Sunday, April 29, 2012

Episodic Music: The Great Red Eye Part I


The Saganites of Hypatia and the Second Renaissance



One hundred and fifty years after the collapse of civilization following the cataclysmic conclusion of the Great War, humanity was slowly regaining it's footing, establishing simple agricultural villages across the scarred globe.  Some set up in the ruins left by those that had nearly annihilated themselves over invisible beings that never came to intervene.  Others took back to the caves and tree-house dwellings of ancient descendants, with no knowledge that they had, as a species, come full circle. 

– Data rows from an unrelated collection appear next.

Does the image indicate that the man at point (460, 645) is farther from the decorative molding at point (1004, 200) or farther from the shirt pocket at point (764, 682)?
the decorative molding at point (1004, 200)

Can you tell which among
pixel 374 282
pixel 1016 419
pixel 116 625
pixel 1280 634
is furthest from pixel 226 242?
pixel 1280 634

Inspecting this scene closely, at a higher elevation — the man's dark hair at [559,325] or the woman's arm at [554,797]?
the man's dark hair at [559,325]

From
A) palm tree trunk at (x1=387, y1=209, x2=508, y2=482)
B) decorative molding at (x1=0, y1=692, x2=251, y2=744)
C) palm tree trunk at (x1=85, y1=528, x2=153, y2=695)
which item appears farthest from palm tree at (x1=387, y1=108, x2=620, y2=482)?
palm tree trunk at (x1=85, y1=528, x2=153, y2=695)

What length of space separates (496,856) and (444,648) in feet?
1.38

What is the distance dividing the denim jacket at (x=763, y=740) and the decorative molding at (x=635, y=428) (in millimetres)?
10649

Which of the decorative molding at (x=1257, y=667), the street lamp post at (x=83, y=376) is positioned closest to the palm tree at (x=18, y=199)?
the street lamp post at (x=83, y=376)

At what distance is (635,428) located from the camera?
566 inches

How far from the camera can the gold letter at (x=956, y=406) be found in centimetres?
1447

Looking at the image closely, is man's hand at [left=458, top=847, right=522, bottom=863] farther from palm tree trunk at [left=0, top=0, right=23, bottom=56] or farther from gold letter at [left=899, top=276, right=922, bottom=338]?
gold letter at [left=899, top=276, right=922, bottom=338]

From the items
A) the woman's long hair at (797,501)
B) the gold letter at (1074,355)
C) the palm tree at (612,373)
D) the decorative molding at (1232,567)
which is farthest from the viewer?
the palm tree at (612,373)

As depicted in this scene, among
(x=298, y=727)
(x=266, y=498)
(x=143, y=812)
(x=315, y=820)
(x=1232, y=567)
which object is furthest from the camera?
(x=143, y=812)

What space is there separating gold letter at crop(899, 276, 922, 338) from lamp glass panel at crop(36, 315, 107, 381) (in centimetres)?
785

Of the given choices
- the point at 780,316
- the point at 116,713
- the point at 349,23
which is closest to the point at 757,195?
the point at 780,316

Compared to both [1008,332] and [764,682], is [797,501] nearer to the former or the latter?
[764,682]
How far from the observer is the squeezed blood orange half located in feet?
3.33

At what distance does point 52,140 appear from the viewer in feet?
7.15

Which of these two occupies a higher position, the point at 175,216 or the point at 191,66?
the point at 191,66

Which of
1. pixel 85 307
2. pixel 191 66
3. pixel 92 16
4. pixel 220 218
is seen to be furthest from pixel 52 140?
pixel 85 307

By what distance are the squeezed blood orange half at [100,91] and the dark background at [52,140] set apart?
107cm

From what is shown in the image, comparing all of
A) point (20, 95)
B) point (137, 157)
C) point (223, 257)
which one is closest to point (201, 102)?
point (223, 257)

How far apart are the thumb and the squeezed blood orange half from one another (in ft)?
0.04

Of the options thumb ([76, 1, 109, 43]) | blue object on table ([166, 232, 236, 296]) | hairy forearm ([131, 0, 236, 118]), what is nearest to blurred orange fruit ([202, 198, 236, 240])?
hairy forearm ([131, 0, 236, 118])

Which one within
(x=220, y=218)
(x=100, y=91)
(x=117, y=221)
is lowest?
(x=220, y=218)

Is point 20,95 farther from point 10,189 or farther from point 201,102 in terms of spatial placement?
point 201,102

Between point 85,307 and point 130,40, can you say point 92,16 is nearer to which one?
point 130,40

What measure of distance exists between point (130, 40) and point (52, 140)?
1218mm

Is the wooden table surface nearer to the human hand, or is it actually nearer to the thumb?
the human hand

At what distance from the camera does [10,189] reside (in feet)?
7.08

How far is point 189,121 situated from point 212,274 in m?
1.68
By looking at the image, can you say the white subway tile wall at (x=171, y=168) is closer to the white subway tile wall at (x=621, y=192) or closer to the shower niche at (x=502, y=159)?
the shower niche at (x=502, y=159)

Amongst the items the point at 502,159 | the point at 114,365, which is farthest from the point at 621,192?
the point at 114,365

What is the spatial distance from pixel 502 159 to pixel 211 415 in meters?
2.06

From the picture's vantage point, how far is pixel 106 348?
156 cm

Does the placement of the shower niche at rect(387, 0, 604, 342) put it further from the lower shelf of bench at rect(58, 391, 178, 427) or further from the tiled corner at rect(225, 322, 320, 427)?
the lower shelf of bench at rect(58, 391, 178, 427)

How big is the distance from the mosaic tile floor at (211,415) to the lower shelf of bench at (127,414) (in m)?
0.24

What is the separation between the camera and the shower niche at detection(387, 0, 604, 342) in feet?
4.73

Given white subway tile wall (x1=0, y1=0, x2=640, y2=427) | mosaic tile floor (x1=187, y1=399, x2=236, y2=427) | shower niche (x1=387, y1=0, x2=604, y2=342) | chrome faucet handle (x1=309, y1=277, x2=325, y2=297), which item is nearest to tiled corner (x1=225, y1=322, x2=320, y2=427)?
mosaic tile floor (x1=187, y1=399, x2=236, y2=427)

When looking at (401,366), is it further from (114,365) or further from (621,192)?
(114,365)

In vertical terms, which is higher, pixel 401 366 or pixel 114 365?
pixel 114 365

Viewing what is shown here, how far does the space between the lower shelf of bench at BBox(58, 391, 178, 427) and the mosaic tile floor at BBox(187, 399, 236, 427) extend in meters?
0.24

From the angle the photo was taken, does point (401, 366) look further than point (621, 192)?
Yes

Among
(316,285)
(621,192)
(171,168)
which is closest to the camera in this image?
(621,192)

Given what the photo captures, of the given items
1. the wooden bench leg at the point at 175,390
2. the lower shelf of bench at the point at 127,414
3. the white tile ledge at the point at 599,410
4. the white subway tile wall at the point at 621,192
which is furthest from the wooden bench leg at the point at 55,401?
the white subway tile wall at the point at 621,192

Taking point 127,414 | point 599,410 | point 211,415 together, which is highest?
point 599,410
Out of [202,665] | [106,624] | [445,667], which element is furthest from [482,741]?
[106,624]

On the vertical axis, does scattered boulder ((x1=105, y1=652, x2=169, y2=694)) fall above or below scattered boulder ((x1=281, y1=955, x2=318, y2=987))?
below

In the final years of the first global society, a small sect of scientists, historians and philosophers realized that the writing was on the wall - if any of humanity survived the coming storm, there would be little left of all of the scientific, philosophic, artistic and historical progress laid down by millenia of men and woman that gave their entire lives to expose the elegant reality of nature and existence.  The loss of knowledge would loom larger than any previous purge in the history of mankind - even the destruction of the great Library of Alexandria and the savage murder of Hypatia.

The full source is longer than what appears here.